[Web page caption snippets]

┄┄┄┄┄┄

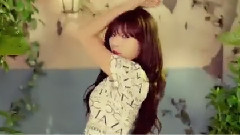 4minute - 水好吗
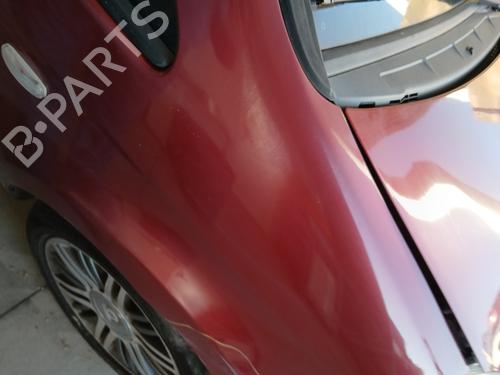 Forskærm Højre LANCIA MUSA (350_) 1.3 D Multijet (350.AXB11, 350.AXB1A) | BP29976668C42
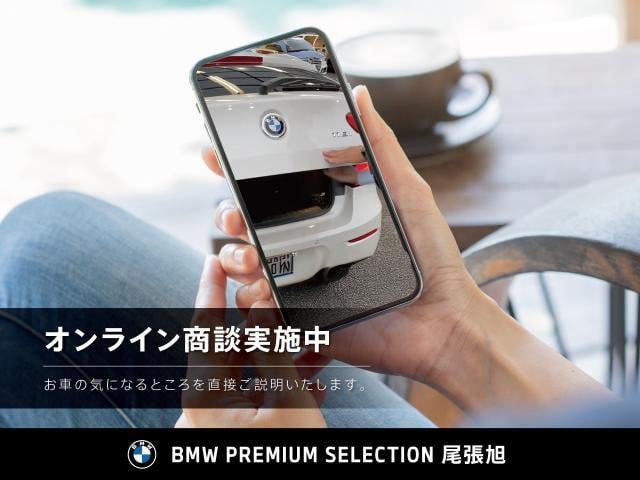 ba7744d38330186d638d065e66cc9103.jpg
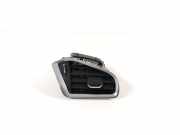 Lüftungsgitter Armaturenbrett Citroen DS4 (NX) 9676606977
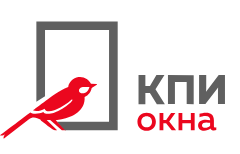 КПИ окна в Константиновске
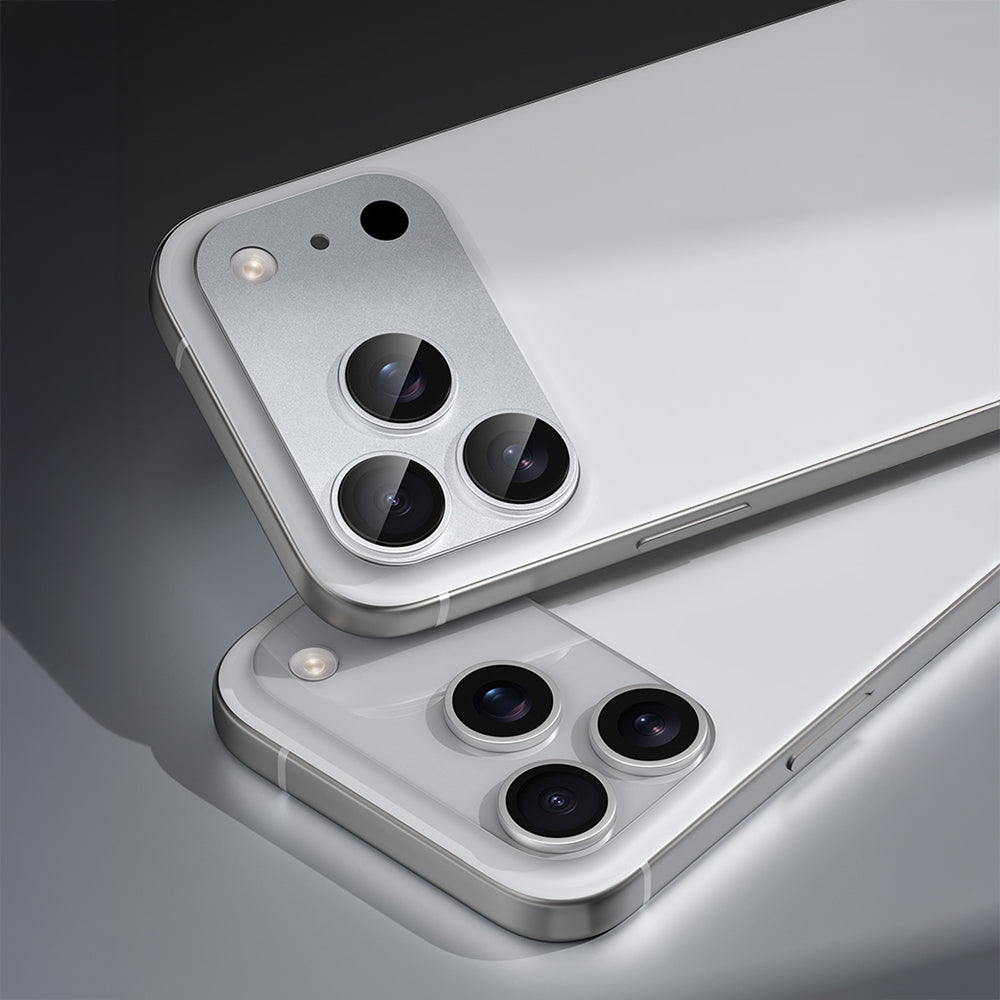 __genel|1|apple-iphone-17-pro-max-benks-glass-warrior-anti-reflective-metal-kamera-lens-koruyucu-02|Apple iPhone 17 Pro Max Benks Glass Warrior Anti Reflective Metal Kamera Lens Koruyucu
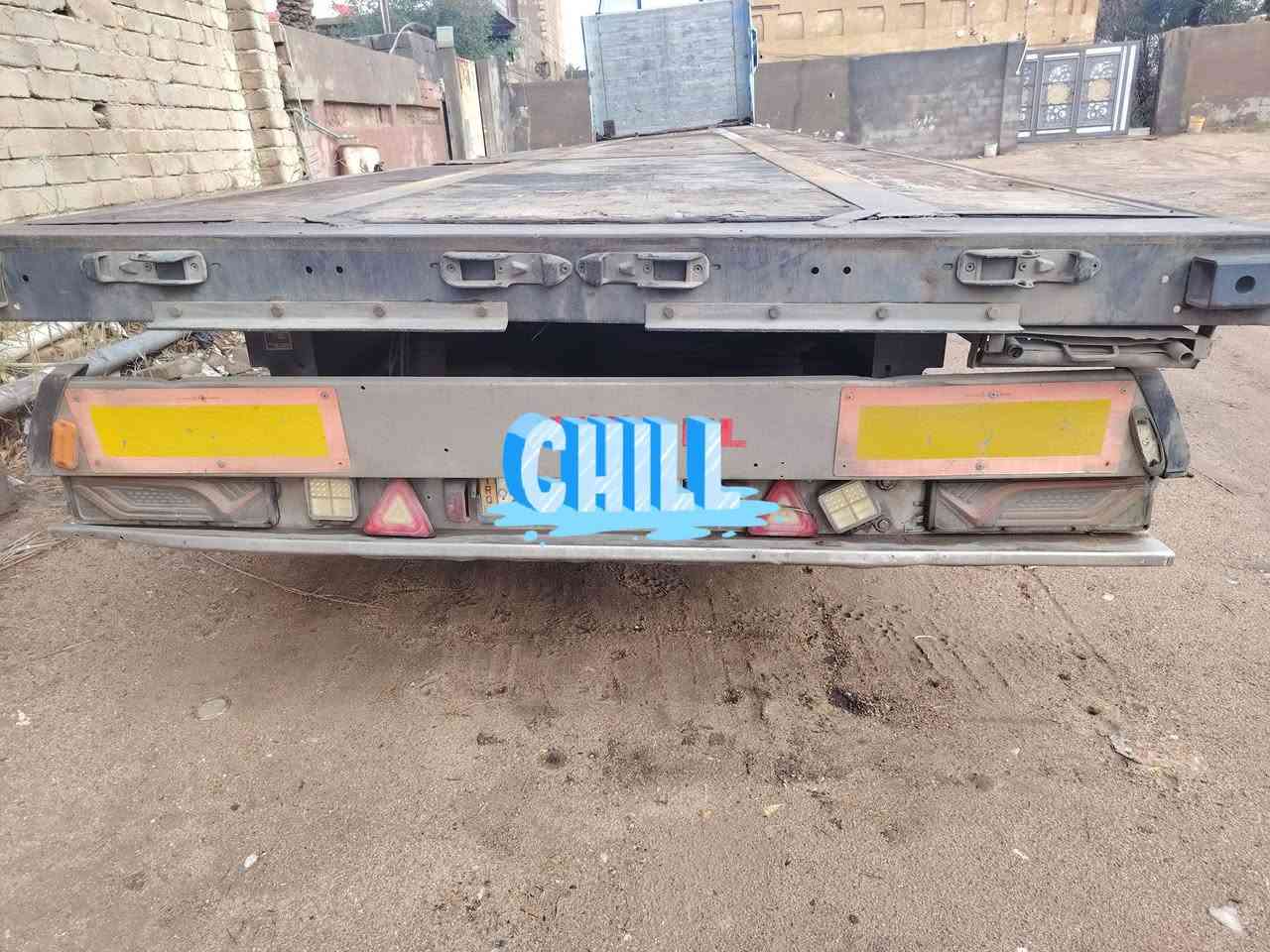 اكتروز 2007
1844

كفاله عامه طخم تاير رقم اربيل بأسمي سنويه لل 29

جاهزه من كلشي ***********
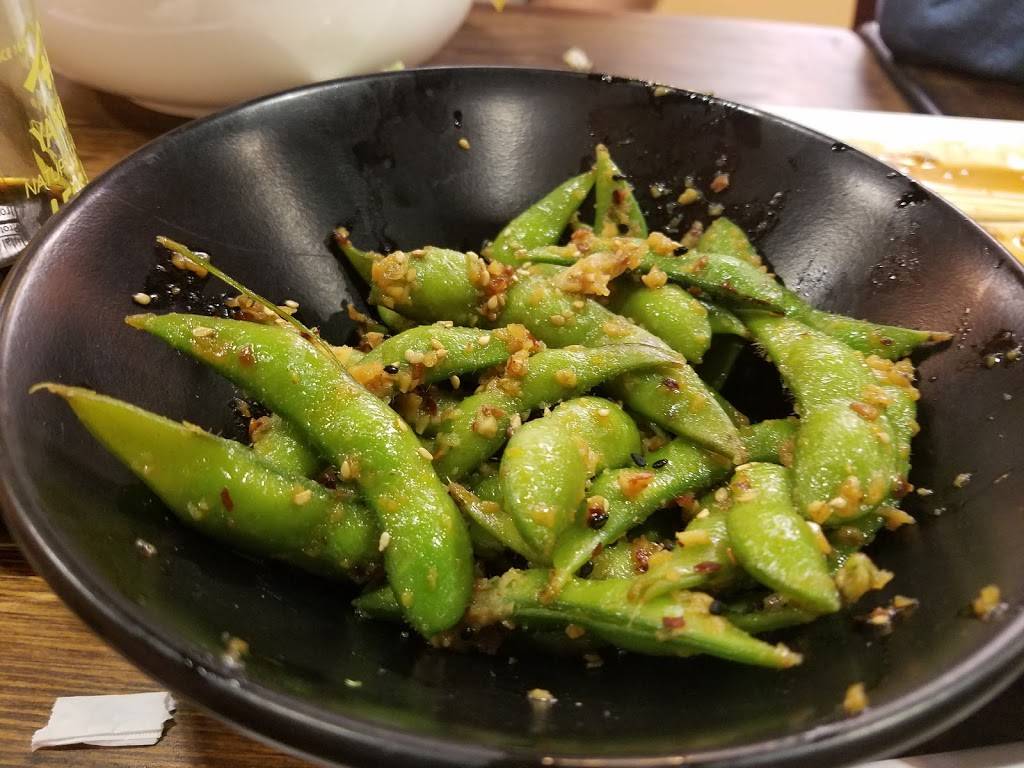 Orange Roll & Sushi | restaurant | 327 S Anaheim Blvd ste b, Anaheim, CA 92805, USA | 7145170013 OR +1 714-517-0013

┄┄┄┄┄┄

- WORK ORDER -
All the records above must be retyped exactly, except for their pictures.

- FINAL ANSWER -
 4minute - 水好吗
 Forskærm Højre LANCIA MUSA (350_) 1.3 D Multijet (350.AXB11, 350.AXB1A) | BP29976668C42
 ba7744d38330186d638d065e66cc9103.jpg
 Lüftungsgitter Armaturenbrett Citroen DS4 (NX) 9676606977
 КПИ окна в Константиновске
 __genel|1|apple-iphone-17-pro-max-benks-glass-warrior-anti-reflective-metal-kamera-lens-koruyucu-02|Apple iPhone 17 Pro Max Benks Glass Warrior Anti Reflective Metal Kamera Lens Koruyucu
 اكتروز 2007
1844

كفاله عامه طخم تاير رقم اربيل بأسمي سنويه لل 29

جاهزه من كلشي ***********
 Orange Roll & Sushi | restaurant | 327 S Anaheim Blvd ste b, Anaheim, CA 92805, USA | 7145170013 OR +1 714-517-0013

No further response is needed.